Zatrzymano mężczyzn, którzy przejechali policjanta, a drugiemu złamali rękę
Policjanci zostali ranni, gdy w środę próbowali wylegitymować mężczyzn na drodze koło Sulechowa. Na jednego mundurowego najechali kołem, a drugiemu złamali rękę uderzając drzwiami auta. Padły strzały, jeden z uciekających został postrzelony. Po obławie dwaj przestępcy zostali w czwartek zatrzymani. Nie uciekli daleko. Zatrzymano również kobietę, która pomagała im się ukryć.
Do zdarzenia doszło w miejscowości Klępsk w środę po południu. To miała być rutynowa kontrola. Mężczyźni jechali autem z tablicami rejestracyjnymi z Dolnego Śląska.
ZOBACZ: Strzelaniny w Niemczech. Zginęło 11 osób
- Policjanci przystąpili do wylegitymowania dwóch mężczyzn. Ci jednak nie wykonywali ich poleceń. Wsiedli do samochodu i próbowali odjechać - przekazała polsatnews.pl rzeczniczka komendy w Zielonej Górze.

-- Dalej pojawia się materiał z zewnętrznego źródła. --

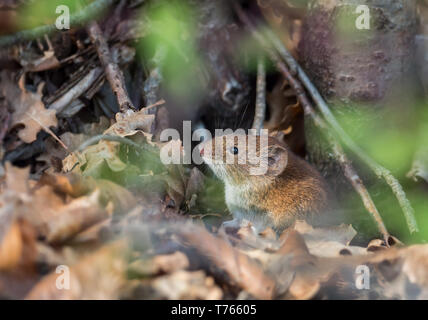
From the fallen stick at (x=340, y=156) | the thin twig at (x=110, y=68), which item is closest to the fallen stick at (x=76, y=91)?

Jeden policjant przejechany, drugi uderzony drzwiami
Funkcjonariusze starali się powstrzymać ucieczkę. - Wtedy kierujący agresywnie włączył wsteczny bieg i jeden z policjantów został uderzony drzwiami. Drugi z policjantów również został uderzony drzwiami, przewrócił się a następnie został prawdopodobnie przejechany przednim kołem - przekazała podinsp. Barska.
Dodała, że w kierunku odjeżdżającego auta lżej ranny policjant oddał jeszcze strzały, jednak to nie skłoniło kierowcy do zatrzymania się.
- Skrajnie niebezpieczna sytuacja, pokazująca jak niebezpieczna jest służba policyjna i wszystkich służb mundurowych - mówił Polsat News nadkom. Marcin Maludy z lubuskiej policji.
WIDEO: Mężczyźni ukrywali się w dwóch różnych miejscach. W ucieczce i ukrywaniu się w okolicach Sulechowa pomagała im 22-letnia kobieta
ZOBACZ: Omijał wypadek i wjechał w radiowóz. Wpadł na chodnik, potrącił policjanta
Jeden z mężczyzn postrzelony. Do aresztu trafiła też kobieta
- Wykorzystaliśmy naprawdę wszystkie metody operacyjne - mówił o okolicznościach zatrzymania sprawców kom. Maludy. Do poszukiwań przestępców zaangażowano policjantów z wielu powiatów, użyto psów tropiących. - To przyniosło wymierny skutek. Można powiedzieć, że po nitce do kłębka, przez osoby pośrednie docieraliśmy do dwóch mężczyzny - relacjonował.
Mężczyźni ukrywali się w dwóch różnych miejscach. W ucieczce i ukrywaniu się w okolicach Sulechowa pomagała im 22-letnia kobieta. Ona również została zatrzymana.
Jeden z zatrzymanych trafił do szpitala. Okazało się bowiem, że kiedy lżej ranny podczas środowej interwencji policjant oddał strzały, trafił jednego ze zbiegów.